--- EXTRACTED ENTRIES Enclosed Below ---

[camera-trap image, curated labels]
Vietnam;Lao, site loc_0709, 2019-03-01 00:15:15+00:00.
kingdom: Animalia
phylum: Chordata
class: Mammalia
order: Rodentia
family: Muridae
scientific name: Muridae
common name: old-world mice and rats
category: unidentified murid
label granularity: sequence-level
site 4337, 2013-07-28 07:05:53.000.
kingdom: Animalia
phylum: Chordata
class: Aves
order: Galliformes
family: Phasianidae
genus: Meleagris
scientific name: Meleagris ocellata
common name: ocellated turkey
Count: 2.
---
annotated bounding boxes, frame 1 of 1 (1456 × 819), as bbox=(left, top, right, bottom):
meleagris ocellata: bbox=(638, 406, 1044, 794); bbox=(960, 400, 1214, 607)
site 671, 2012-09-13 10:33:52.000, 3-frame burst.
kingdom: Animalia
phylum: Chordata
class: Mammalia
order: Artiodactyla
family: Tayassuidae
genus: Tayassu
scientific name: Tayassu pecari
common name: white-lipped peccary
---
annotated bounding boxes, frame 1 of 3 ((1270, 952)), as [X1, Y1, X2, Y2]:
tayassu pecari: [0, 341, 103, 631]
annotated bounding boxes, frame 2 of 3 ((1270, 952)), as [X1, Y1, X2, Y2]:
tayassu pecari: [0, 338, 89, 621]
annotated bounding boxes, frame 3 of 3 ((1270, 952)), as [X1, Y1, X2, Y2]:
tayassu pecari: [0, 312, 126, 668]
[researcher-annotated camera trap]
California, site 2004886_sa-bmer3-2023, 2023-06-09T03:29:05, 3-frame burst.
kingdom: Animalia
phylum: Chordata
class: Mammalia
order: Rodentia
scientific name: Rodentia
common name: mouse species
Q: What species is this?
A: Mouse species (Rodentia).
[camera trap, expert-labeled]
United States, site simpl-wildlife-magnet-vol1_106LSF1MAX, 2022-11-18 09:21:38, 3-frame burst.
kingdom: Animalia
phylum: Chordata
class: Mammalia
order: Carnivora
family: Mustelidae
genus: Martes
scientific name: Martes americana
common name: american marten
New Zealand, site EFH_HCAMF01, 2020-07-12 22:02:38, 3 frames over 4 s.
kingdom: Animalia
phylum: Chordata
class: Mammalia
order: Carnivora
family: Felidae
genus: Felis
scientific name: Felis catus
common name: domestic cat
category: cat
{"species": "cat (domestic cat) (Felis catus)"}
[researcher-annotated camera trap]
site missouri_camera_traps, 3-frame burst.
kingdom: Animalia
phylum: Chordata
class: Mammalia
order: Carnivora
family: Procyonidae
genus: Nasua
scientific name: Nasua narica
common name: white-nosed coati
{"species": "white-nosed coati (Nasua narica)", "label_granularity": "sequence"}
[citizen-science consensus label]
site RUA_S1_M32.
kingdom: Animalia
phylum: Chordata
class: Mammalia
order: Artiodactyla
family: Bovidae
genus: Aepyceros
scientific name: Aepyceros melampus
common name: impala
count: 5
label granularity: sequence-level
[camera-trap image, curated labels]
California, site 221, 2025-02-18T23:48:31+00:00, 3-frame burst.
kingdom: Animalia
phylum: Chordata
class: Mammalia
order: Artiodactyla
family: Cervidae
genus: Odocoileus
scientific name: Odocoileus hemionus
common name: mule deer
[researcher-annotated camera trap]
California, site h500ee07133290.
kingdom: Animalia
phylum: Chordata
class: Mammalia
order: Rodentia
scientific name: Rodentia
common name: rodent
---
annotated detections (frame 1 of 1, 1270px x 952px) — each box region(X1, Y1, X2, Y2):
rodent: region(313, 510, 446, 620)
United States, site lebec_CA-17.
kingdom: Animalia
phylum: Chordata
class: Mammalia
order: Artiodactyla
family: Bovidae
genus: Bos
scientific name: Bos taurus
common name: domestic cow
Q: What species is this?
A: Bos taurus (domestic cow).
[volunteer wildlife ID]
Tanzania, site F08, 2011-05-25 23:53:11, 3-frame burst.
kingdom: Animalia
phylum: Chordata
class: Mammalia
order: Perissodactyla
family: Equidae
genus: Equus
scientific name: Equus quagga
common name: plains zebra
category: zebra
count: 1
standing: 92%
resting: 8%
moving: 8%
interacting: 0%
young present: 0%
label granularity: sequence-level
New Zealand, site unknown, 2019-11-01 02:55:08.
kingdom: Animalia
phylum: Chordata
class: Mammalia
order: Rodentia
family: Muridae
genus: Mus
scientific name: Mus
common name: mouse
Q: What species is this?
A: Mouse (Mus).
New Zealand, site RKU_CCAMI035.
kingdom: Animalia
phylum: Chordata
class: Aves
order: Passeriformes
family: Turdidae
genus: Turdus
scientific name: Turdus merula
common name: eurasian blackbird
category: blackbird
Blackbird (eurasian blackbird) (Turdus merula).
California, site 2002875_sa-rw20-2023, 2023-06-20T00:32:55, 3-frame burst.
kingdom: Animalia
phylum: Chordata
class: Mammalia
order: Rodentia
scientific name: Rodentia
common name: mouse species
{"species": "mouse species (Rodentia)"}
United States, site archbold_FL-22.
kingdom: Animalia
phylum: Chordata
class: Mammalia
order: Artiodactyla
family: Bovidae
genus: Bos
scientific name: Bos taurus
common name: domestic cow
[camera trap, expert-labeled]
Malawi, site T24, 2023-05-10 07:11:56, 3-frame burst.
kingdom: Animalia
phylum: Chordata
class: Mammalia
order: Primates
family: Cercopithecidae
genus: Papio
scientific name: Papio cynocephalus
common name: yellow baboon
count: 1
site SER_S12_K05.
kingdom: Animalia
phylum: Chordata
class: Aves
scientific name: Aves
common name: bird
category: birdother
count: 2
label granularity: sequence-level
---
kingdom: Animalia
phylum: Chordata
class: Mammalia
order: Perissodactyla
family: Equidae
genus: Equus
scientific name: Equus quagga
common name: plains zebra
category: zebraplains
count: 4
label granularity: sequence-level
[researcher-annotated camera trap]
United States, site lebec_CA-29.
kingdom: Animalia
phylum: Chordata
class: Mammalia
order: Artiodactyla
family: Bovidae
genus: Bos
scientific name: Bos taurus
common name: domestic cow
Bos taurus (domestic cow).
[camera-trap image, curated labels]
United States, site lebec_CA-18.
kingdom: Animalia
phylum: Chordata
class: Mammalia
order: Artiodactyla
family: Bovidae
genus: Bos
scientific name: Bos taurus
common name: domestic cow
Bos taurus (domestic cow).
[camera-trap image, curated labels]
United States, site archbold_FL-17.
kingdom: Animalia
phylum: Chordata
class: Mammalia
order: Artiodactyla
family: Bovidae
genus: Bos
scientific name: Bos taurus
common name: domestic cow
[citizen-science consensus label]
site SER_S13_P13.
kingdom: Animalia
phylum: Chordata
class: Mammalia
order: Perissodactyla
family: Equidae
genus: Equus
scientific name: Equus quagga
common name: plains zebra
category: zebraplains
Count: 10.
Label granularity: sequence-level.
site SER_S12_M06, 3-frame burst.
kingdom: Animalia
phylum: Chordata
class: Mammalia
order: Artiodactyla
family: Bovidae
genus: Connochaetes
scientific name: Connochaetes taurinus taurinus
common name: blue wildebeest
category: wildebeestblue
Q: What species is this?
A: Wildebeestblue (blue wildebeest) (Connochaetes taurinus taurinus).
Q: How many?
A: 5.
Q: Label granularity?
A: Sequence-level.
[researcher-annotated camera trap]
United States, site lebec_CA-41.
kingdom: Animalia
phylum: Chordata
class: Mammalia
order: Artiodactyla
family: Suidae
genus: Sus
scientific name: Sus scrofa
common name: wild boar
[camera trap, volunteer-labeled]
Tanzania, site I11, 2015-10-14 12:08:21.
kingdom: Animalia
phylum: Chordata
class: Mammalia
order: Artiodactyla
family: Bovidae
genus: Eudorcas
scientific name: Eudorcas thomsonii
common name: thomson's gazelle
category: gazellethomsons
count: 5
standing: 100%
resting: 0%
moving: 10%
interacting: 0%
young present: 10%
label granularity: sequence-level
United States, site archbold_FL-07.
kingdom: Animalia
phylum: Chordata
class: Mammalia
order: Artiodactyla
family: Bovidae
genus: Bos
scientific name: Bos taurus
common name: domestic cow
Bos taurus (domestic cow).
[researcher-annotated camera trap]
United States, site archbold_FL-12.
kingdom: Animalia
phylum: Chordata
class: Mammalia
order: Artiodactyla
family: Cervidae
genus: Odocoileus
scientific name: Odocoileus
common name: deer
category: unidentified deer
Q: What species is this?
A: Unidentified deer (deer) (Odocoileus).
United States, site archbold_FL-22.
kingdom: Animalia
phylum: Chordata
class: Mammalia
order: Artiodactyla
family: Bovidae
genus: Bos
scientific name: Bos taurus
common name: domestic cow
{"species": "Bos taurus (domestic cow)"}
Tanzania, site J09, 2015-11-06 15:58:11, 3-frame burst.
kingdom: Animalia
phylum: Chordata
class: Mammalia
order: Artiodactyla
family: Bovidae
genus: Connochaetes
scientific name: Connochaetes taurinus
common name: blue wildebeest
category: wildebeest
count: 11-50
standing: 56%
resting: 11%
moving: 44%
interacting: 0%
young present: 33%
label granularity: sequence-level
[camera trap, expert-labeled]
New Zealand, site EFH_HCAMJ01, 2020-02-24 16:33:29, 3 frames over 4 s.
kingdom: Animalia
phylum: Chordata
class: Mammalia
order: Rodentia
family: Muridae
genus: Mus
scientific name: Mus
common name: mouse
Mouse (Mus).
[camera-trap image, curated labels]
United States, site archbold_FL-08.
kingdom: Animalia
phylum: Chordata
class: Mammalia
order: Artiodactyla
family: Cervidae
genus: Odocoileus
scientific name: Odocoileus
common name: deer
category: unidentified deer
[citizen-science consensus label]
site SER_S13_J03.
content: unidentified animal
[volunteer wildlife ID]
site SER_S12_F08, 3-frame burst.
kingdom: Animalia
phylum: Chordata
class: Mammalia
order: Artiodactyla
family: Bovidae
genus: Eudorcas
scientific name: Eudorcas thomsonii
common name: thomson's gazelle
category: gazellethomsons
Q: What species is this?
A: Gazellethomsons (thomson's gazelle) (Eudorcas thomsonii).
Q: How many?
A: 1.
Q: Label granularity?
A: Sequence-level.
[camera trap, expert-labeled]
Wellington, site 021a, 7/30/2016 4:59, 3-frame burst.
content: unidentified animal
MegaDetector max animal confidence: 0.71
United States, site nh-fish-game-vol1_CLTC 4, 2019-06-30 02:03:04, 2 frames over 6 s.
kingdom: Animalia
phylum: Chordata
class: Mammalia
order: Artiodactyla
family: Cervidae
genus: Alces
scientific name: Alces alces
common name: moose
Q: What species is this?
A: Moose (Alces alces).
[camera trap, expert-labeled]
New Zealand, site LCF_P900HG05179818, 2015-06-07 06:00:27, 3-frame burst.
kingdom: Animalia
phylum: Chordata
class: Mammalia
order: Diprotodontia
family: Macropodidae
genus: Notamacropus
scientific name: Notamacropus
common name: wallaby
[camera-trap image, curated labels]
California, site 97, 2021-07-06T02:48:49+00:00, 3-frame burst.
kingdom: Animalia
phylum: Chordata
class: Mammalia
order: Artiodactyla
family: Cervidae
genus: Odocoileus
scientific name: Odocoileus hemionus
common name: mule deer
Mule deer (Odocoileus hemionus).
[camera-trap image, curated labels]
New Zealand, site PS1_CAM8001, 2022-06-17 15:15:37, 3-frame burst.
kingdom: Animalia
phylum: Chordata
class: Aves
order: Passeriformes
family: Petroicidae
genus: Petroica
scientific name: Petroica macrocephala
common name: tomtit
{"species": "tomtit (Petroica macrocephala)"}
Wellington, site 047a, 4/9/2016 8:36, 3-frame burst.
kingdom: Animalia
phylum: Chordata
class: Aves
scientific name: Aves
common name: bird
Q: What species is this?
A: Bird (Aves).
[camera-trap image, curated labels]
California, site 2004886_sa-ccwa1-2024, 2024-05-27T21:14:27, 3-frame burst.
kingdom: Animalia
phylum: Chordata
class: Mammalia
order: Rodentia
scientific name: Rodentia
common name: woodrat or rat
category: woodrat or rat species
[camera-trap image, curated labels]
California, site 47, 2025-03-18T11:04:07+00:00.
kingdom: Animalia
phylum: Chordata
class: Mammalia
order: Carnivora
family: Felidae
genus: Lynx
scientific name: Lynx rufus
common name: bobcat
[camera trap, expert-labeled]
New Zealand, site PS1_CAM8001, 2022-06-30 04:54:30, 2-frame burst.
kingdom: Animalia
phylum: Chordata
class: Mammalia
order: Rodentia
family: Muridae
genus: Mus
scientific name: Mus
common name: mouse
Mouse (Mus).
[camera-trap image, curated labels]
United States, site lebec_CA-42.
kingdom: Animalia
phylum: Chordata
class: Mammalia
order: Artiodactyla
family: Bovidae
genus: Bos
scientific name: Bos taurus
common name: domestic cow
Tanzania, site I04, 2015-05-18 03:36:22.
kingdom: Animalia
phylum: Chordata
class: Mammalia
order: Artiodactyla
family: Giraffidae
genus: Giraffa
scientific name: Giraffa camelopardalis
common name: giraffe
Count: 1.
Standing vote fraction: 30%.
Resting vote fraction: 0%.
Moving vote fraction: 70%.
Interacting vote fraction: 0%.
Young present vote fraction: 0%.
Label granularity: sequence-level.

--- End of Enclosed EXTRACTED ENTRIES ---

WHAT TO PRODUCE
Would you please write out, exactly and with no other lines, the stretch of the listing above from the line containing "annotated bounding boxes, frame 2" through the line containing "09:21:38, 3-frame burst."?

EXERCISE RESPONSE
annotated bounding boxes, frame 2 of 3 ((1270, 952)), as [X1, Y1, X2, Y2]:
tayassu pecari: [0, 338, 89, 621]
annotated bounding boxes, frame 3 of 3 ((1270, 952)), as [X1, Y1, X2, Y2]:
tayassu pecari: [0, 312, 126, 668]
[researcher-annotated camera trap]
California, site 2004886_sa-bmer3-2023, 2023-06-09T03:29:05, 3-frame burst.
kingdom: Animalia
phylum: Chordata
class: Mammalia
order: Rodentia
scientific name: Rodentia
common name: mouse species
Q: What species is this?
A: Mouse species (Rodentia).
[camera trap, expert-labeled]
United States, site simpl-wildlife-magnet-vol1_106LSF1MAX, 2022-11-18 09:21:38, 3-frame burst.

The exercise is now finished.